PROVIDED RECORDS.
= = = = =

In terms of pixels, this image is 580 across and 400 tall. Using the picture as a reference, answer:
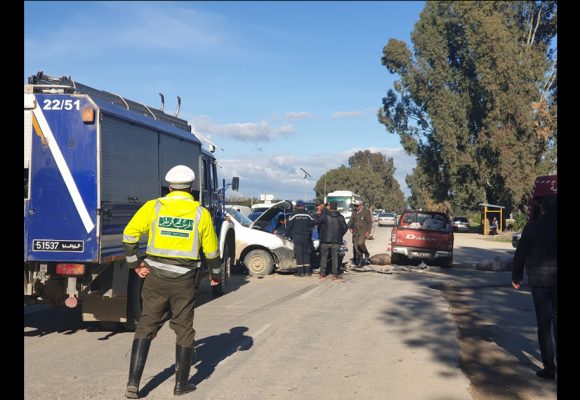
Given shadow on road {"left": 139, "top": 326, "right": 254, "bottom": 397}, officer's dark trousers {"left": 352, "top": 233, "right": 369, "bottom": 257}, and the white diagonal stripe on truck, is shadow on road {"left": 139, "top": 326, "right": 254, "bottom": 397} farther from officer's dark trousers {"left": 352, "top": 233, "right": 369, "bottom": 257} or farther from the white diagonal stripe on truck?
officer's dark trousers {"left": 352, "top": 233, "right": 369, "bottom": 257}

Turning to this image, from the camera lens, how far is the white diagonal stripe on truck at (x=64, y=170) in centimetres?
736

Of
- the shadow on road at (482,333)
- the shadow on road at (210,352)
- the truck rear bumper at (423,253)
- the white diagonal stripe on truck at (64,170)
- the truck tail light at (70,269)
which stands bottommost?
the shadow on road at (482,333)

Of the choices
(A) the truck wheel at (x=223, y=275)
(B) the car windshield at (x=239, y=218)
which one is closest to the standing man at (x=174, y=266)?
(A) the truck wheel at (x=223, y=275)

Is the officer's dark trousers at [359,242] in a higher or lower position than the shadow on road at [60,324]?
higher

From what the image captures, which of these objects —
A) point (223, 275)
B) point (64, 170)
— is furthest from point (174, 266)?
point (223, 275)

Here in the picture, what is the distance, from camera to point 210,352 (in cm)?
721

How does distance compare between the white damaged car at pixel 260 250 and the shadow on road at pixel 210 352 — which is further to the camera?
the white damaged car at pixel 260 250

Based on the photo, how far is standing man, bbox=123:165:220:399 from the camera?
5480 millimetres

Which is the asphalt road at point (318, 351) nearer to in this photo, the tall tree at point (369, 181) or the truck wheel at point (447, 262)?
the truck wheel at point (447, 262)

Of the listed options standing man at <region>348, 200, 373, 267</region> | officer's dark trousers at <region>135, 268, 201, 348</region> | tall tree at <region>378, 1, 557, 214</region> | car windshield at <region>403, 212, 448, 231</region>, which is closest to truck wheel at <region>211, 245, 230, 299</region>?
standing man at <region>348, 200, 373, 267</region>

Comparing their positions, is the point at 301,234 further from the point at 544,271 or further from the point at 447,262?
the point at 544,271

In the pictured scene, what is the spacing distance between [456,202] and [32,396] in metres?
45.4

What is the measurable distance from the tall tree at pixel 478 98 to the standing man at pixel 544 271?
37657mm

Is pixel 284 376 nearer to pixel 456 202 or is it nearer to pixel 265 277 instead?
pixel 265 277
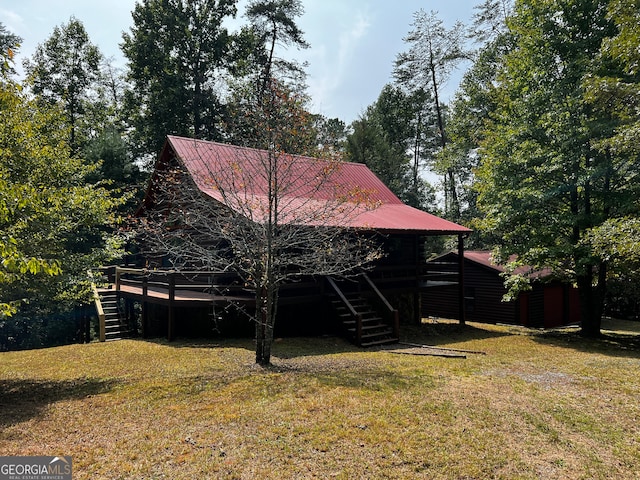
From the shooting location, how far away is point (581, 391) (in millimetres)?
6945

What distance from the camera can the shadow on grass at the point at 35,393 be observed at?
5973 millimetres

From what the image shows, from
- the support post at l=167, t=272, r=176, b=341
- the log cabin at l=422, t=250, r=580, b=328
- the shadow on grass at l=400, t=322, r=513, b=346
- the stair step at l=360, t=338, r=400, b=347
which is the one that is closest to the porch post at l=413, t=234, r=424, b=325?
the shadow on grass at l=400, t=322, r=513, b=346

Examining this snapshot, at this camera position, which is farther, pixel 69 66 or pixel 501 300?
pixel 69 66

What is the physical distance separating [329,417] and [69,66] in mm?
33238

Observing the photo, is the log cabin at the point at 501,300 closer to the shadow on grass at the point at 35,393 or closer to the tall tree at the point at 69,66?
the shadow on grass at the point at 35,393

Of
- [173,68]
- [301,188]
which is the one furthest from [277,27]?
[301,188]

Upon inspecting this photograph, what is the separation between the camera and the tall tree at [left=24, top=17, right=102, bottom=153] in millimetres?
28078

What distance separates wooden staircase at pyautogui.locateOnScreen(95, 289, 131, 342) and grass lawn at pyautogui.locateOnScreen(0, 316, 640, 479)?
451cm

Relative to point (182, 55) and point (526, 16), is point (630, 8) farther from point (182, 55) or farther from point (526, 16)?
point (182, 55)

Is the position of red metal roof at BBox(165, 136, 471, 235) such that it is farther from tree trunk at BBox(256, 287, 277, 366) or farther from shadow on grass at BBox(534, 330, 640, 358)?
shadow on grass at BBox(534, 330, 640, 358)

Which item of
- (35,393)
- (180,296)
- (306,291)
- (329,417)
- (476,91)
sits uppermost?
(476,91)

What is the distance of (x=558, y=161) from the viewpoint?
43.9ft

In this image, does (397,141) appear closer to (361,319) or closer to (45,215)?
(361,319)

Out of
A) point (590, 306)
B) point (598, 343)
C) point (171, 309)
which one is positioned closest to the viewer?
point (171, 309)
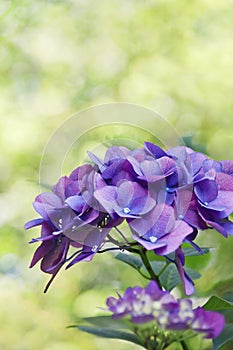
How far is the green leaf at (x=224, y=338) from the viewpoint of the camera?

= = = = =

THE PROBLEM. Transcribe all of the material exactly, leaving out whatever pictures it contains.

RESULT.
In terms of pixels, this image is 580 across and 400 tall. Using the picture as a reference, answer:
Given shadow on road {"left": 139, "top": 326, "right": 254, "bottom": 397}, officer's dark trousers {"left": 352, "top": 233, "right": 369, "bottom": 257}, and the white diagonal stripe on truck, is shadow on road {"left": 139, "top": 326, "right": 254, "bottom": 397} farther from officer's dark trousers {"left": 352, "top": 233, "right": 369, "bottom": 257} or farther from the white diagonal stripe on truck?
officer's dark trousers {"left": 352, "top": 233, "right": 369, "bottom": 257}

Turning to this image, from the camera lens, how far is the white diagonal stripe on truck at (x=64, y=170) in centimetres?
736

Of
- the shadow on road at (482,333)
- the shadow on road at (210,352)
- the truck rear bumper at (423,253)
- the white diagonal stripe on truck at (64,170)
- the truck tail light at (70,269)
which stands bottommost?
the shadow on road at (482,333)

Of the choices
(A) the truck wheel at (x=223, y=275)
(B) the car windshield at (x=239, y=218)
which one is closest to the standing man at (x=174, y=266)?
(A) the truck wheel at (x=223, y=275)

Is the officer's dark trousers at [359,242] in a higher or lower position than the shadow on road at [60,324]?
higher

From what the image captures, which of these objects —
A) point (223, 275)
B) point (64, 170)
— is furthest from point (174, 266)?
point (223, 275)

Here in the picture, what is the distance, from camera to point 210,352 (in cm)?
721

How does distance compare between the white damaged car at pixel 260 250 and the shadow on road at pixel 210 352 — which is further to the camera?
the white damaged car at pixel 260 250

Based on the photo, how far is standing man, bbox=123:165:220:399 from the camera?
5480 millimetres

Which is the asphalt road at point (318, 351) nearer to in this photo, the tall tree at point (369, 181) or the truck wheel at point (447, 262)?
the truck wheel at point (447, 262)

Of the listed options standing man at <region>348, 200, 373, 267</region> | officer's dark trousers at <region>135, 268, 201, 348</region> | tall tree at <region>378, 1, 557, 214</region> | car windshield at <region>403, 212, 448, 231</region>, which is closest to truck wheel at <region>211, 245, 230, 299</region>?
standing man at <region>348, 200, 373, 267</region>

Comparing their positions, is the point at 301,234 further from the point at 544,271 or further from the point at 447,262?
the point at 544,271

In the pictured scene, what is the spacing distance between [456,202] and [32,396] in metres?
45.4

What is the measurable distance from the tall tree at pixel 478 98 to the standing man at pixel 544 271?
37657mm

Is pixel 284 376 nearer to pixel 456 202 or is it nearer to pixel 265 277 instead?
pixel 265 277
From the shooting location, how far away is point (581, 391) (in millimetres)?
6945

What distance from the camera can the shadow on grass at the point at 35,393 be observed at?
5973 millimetres

From what the image shows, from
- the support post at l=167, t=272, r=176, b=341
- the log cabin at l=422, t=250, r=580, b=328
- the shadow on grass at l=400, t=322, r=513, b=346
- the stair step at l=360, t=338, r=400, b=347
which is the one that is closest to the porch post at l=413, t=234, r=424, b=325?
the shadow on grass at l=400, t=322, r=513, b=346

Examining this snapshot, at this camera position, which is farther, pixel 69 66 or pixel 501 300?
pixel 69 66

What is the physical distance separating [329,417] and [69,66] in mm?
33238

Observing the photo, is the log cabin at the point at 501,300 closer to the shadow on grass at the point at 35,393 or closer to the tall tree at the point at 69,66?
the shadow on grass at the point at 35,393

Of
- [173,68]
- [301,188]
which is the one furthest from [277,27]?
[301,188]

Upon inspecting this photograph, what is the separation between the camera and the tall tree at [left=24, top=17, right=102, bottom=153] in millimetres?
28078

What distance separates wooden staircase at pyautogui.locateOnScreen(95, 289, 131, 342) and grass lawn at pyautogui.locateOnScreen(0, 316, 640, 479)?
451cm

Relative to point (182, 55) and point (526, 16), is point (630, 8) farther from point (182, 55) or farther from point (526, 16)?
point (182, 55)

Is the position of red metal roof at BBox(165, 136, 471, 235) such that it is farther from tree trunk at BBox(256, 287, 277, 366) or farther from shadow on grass at BBox(534, 330, 640, 358)?
shadow on grass at BBox(534, 330, 640, 358)

Which item of
- (35,393)
- (180,296)
- (306,291)
- (329,417)
- (476,91)
sits uppermost?
(476,91)

What is the distance of (x=558, y=161) from the viewpoint?
43.9ft

In this image, does (397,141) appear closer to (361,319) or closer to (45,215)?
(361,319)

Out of
A) point (590, 306)
B) point (598, 343)
C) point (171, 309)
which one is positioned closest to the viewer?
point (171, 309)
How far is the green leaf at (x=224, y=338) from the viewpoint of the camera?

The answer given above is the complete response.